This study goes firmly into the file marked “You never could have done this one a few years ago, sonny”. We already know that there’s genetic variation in every population and in every individual. And we know that a large number of marketed drugs (about a third of them) target G-protein coupled receptors (GPCRs). But do we know how much genetic variation there is in GPCRs across a large sample of individual patients, and how that might affect their treatment?
We do now. This paper in Cell (open access) analyzed over 64,000 people (data from the Exome Aggregation Consortium) for the sorts of variants most likely to make themselves felt: mis-sense and loss-of-function mutations (frameshift, stop codons, etc.) as well as copy number variation. Previous studies had turned up some of these, and the statistics suggested that there would be more of them as sample sizes were increased. That there are. Looking across 108 GPCRs that are targeted by known drugs, the team found over 14,000 variants, and the distribution was long-tailed indeed: any individual receptor had an average of 3 or 4 common variations across the 64,000 patients (more than one in a thousand minor allele frequency) and 128 rare ones. The estimate is that at least 120 people out of the 60,000 had what looks like a loss-of-function mutation in a GPCR somewhere.
Of course, not all mutations are created equal. What looks like a nasty shift might honestly not matter as much as you’d think if it hits in a part of a protein that is just taking up some space between the really functional regions. So the paper zoomed in a bit more and found that about two thousand of those fourteen thousand fall into what are very likely to be functional sites. In addition to changes in allosteric regions and drug-binding pockets themselves, there seem to be many mutations on the intracellular regulatory surfaces of the receptors, which suggests that there are a good number of patients out there who will not respond in the ways that you’d expect to a given drug.
The paper shows this experimentally with variations in the mu-opioid receptor (which is already known to be rather variable). Looking at the mutant forms that were predicted to have changes in functional regions, they showed that some of them have less effective signaling across the board (agonists, partial agonists, and antagonists alike), but others showed real variations between the different classes. So there are apparently people out there who are more sensitive to (say) morphine than average, or will show unexpected effects between different synthetic opioids, or greater or lesser susceptibility to a dose of an opioid antagonist. Other receptors that show a lot of natural variation include CCKA, dopamine D5, the calcitonin receptor, and somatostatin SSR5. As the authors put it, “a substantial fraction of the population might carry variant receptors and remain healthy but have the potential to display differences in drug response when treated with a drug.” Among the drugs that the paper flags (in table S5) for a high chance of variable response are Belsomna (suvorexant), targeting orexin receptors, all the natural and synthetic cannabinols, and all the GLP-1 targeting compounds, such as Byetta (exenatide).

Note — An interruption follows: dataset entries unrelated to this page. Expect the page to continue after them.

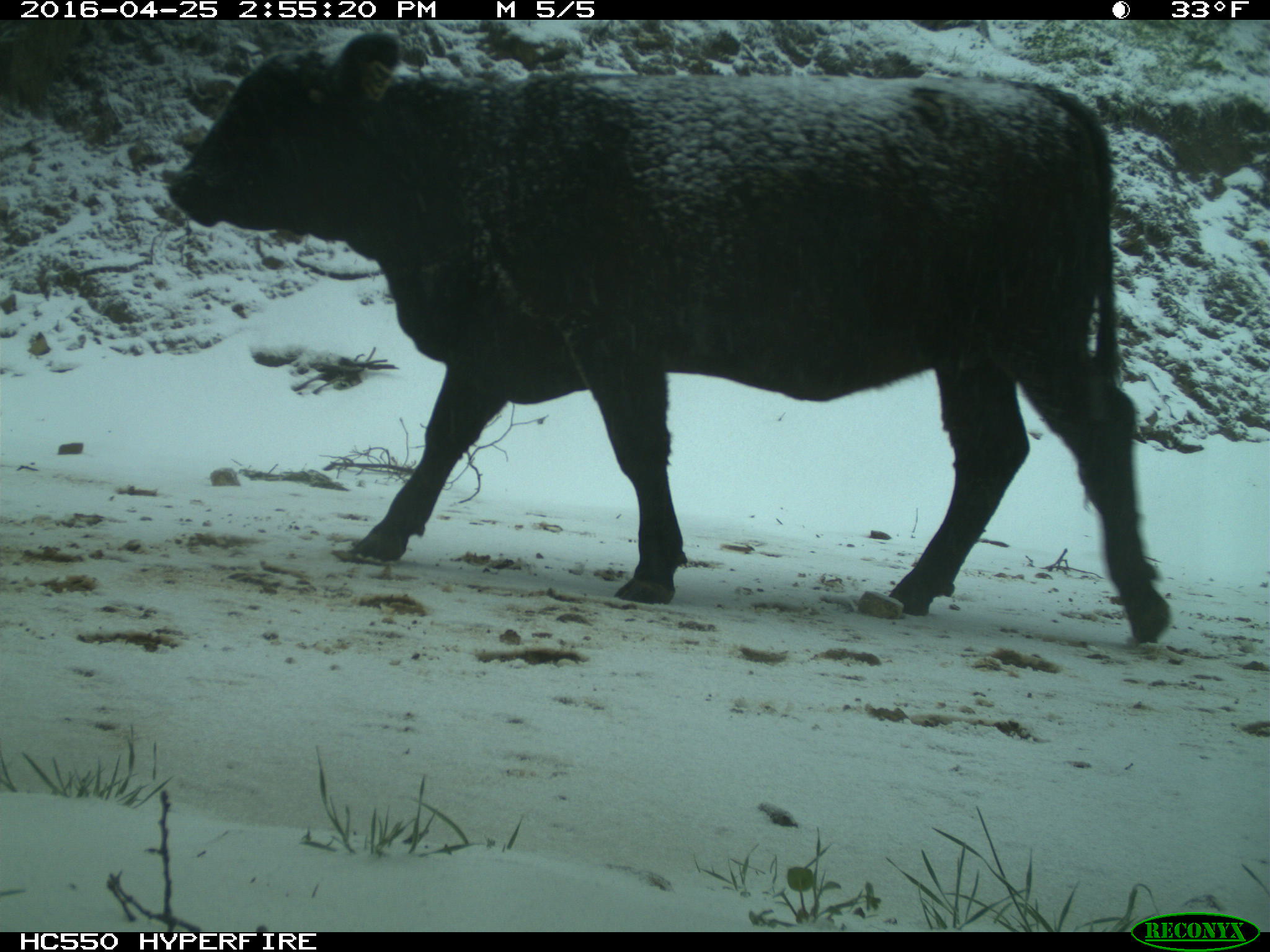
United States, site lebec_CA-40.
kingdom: Animalia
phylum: Chordata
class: Mammalia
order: Artiodactyla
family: Bovidae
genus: Bos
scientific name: Bos taurus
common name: domestic cow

So perhaps we’re finally heading for that era of personalized medicine that everyone keeps talking about. As it stands, there are no GPCR-targeting drugs with any human genetic variants flagged by regulatory agencies on the label, but that is surely going to change as sequencing gets relentlessly cheaper and more widespread. It’s worth realizing, though, that most of the stories about personalized medicine seem to assume that we’ll sequence someone’s genome and find the drug or combination that will be much more likely to work. But what this paper suggests (and what has always seemed statistically more likely) is that it’s going to be mostly about telling people that the drugs that work for the rest of the population won’t work for them. What then? Avoiding useless or even harmful treatments is definitely a good thing, but that doesn’t seem to be what the general public is picturing as the most likely outcome.